_WORK TO COMPLETE_
A. Can you rewrite the author interview's passage starting at "I’ve always felt" and ending at "in your book?", with "creative outlet" replaced by "personal outlet"?
B. What questions does the interviewer put to the author in the author interview?
C. Can you go on with the author interview from the point where it stops?

_ARTICLE_

_ _ _ _ _ _ _

What are some of the most interesting or exciting projects you are working on now?

Retreats! I’ve been teaming up with a luxury travel group, KMR Tours, to bring a fully kosher retreat within their programs. We are able to target the mind and body while providing guests with an option to live and eat healthier while still enjoying vacation. Plus, I’m also enjoying the media work and TV appearances I’m doing in conjunction with my newest book, Secrets of a Kosher Girl(Post Hill 2018).

What is the one habit you believe contributed the most to you becoming a great writer?

I’ve always felt like I had a lot to say and love the creative outlet writing a book provides. It’s also completely your own so there is no one telling you what you can or cannot write about. If people want to read it, they can and if not, they don’t have to. It’s ultimately all about you as much as it is meant to help others. It not only provides a creative freedom but a freedom of expression from within yourself.

Can you share the most interesting story that you shared in your book?

People are always surprised to hear that I am an avid lover of ALL foods and used to be a junk food obsessor. As I described in my book,

“In my youth, I was the girl who loved to eat. I was often found in school at the lunch table eating someone else’s leftover meal, lurking around the vending machines to mooch off of someone else’s soda and cookies, or being the first, middle, and the last hand in a bag of chips meant for four or more friends. It would be an understatement to say my eating habits were simply because I enjoyed food. I savored every finger-licking flavor as if it were the last taste I would consume during my lifetime. “

What is the main empowering lesson you want your readers to take away after finishing your book?

_ _ _ _ _ _ _

_INFORMATION SHOWN_

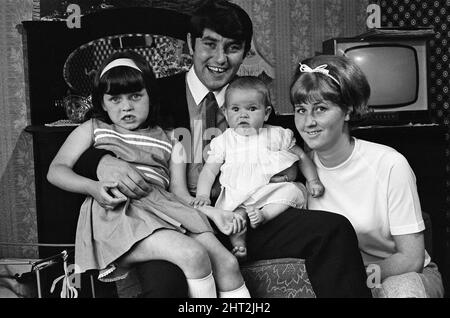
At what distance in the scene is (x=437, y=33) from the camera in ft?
4.64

_ _ _ _ _ _ _

_RESPONSES TO THE TASKS_
A.
I’ve always felt like I had a lot to say and love the personal outlet writing a book provides. It’s also completely your own so there is no one telling you what you can or cannot write about. If people want to read it, they can and if not, they don’t have to. It’s ultimately all about you as much as it is meant to help others. It not only provides a creative freedom but a freedom of expression from within yourself.

Can you share the most interesting story that you shared in your book?

B.
- What are some of the most interesting or exciting projects you are working on now?
- What is the one habit you believe contributed the most to you becoming a great writer?
- Can you share the most interesting story that you shared in your book?
- What is the main empowering lesson you want your readers to take away after finishing your book?

C.
I want readers to take away that in order to truly make sustainable lifestyle changes for health and wellness, you have to take into account more than just the food. It involves an overhaul and reconnection of the entire body, mind and soul. Ultimately, results happen because of the effort you put in. You have to establish non-scale related motivations and constantly remind yourself what they are through your process. Maintenance is all about you and what you learned through that process. It’s not another thing to follow; it’s what you decide works for you that you want to continue.

What was the biggest challenge you faced in your journey to becoming a bestselling author? How did you overcome it?

Being able to set aside the appropriate time to focus on the book. Even though I only had 5 months to write the actual book, I did give myself time testing and tweaking the actual 21 day plan, which was the bulk of the book. I knew if I had that down perfectly, it wouldn’t feel as overwhelming to write the rest of the book. I tried using my time efficiently, placing myself in settings like coffee shops where I knew I could get the most writing done and during times that my creative process would flow the most freely.

Which literature do you draw inspiration from?

I don’t have a specific genre. I enjoy reading whatever I get my hands on and often read about 3 books per weekend. Mostly it’s fiction to clear my mind, but I enjoy some quality non-fiction as well.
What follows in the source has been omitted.